* Begin TEXT TO READ *
SSH on port 22 with password authentication enabled is the most brute-forced service on the internet. Automated scanners (including Mirai variants) attempt thousands of credential combinations per hour against every publicly reachable port 22. Even if they do not break in, the connection overhead from brute-force attempts consumes kernel resources — SYN backlog slots, conntrack entries, and sshd fork/exec cycles — that add up during a coordinated attack.

# Harden SSH in /etc/ssh/sshd_config
Port 2222                          # Move off port 22
PasswordAuthentication no          # Key-only authentication
PermitRootLogin no                 # No root login
MaxAuthTries 3                     # Limit auth attempts per connection
LoginGraceTime 20                  # 20 seconds to authenticate
MaxStartups 10:30:60               # Rate-limit unauthenticated connections

# Restart sshd
systemctl restart sshd

# Don't forget to update your firewall
iptables -A INPUT -p tcp --dport 2222 -j ACCEPT
iptables -A INPUT -p tcp --dport 22 -j DROP

The MaxStartups 10:30:60 directive is particularly important for DDoS resilience. It means: after 10 unauthenticated connections, start dropping 30% of new attempts, and drop 100% after 60. This prevents SSH from becoming a resource exhaustion vector.

Missing Reverse Path Filtering

Reverse path filtering (rp_filter) causes the kernel to drop incoming packets whose source address would not be routable back through the same interface. When rp_filter=0, your server accepts packets with spoofed source IPs. This is the fundamental enabler of all reflection and amplification attacks — the attacker spoofs the victim's IP as the source, and your server sends the amplified response to the victim.
* End TEXT TO READ *
GOAL:
Copy the server hardening text from "Reverse path filtering (rp_filter)" to "to the victim.", substituting "network interface" for "interface". The listing that comes next is separate material, unconnected to the server hardening text.
* Begin GIVEN DATA *
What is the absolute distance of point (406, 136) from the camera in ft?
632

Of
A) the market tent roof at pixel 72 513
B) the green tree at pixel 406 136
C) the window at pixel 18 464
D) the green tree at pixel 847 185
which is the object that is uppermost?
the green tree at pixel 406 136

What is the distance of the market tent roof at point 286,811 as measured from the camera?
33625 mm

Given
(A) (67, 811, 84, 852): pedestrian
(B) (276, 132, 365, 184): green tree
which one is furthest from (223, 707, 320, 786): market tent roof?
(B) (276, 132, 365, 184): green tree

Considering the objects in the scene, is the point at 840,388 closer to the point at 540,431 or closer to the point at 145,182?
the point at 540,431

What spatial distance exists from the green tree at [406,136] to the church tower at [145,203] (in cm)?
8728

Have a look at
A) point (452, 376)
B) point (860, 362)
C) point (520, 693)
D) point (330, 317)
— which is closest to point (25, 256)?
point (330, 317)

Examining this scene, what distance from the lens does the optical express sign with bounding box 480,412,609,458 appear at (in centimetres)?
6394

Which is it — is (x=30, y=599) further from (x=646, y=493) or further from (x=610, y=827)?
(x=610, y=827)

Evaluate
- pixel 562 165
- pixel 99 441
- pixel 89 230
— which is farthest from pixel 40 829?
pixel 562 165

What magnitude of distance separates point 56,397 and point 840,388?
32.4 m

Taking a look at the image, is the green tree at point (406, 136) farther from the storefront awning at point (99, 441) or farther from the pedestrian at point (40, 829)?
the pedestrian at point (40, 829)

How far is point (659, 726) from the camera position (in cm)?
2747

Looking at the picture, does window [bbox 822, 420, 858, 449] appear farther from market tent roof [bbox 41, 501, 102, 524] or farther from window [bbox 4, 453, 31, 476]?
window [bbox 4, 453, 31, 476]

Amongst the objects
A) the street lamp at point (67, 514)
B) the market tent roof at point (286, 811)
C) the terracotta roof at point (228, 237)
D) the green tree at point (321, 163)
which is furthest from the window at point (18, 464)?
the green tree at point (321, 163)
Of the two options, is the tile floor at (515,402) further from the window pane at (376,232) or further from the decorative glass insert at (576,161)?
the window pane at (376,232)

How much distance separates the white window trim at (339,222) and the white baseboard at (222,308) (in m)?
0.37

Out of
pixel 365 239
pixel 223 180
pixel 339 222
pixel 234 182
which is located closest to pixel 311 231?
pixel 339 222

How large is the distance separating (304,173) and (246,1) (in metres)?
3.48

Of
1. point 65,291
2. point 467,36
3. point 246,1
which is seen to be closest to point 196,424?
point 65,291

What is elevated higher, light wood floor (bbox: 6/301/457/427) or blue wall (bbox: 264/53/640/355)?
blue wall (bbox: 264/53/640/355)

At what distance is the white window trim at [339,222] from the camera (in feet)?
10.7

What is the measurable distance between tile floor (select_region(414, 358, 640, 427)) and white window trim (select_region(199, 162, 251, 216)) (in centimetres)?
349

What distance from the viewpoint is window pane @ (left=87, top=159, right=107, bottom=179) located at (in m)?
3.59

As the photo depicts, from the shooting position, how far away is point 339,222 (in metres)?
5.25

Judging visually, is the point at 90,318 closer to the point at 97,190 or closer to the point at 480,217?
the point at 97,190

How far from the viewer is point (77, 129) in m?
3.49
* End GIVEN DATA *
CORRECT RESPONSE:
Reverse path filtering (rp_filter) causes the kernel to drop incoming packets whose source address would not be routable back through the same network interface. When rp_filter=0, your server accepts packets with spoofed source IPs. This is the fundamental enabler of all reflection and amplification attacks — the attacker spoofs the victim's IP as the source, and your server sends the amplified response to the victim.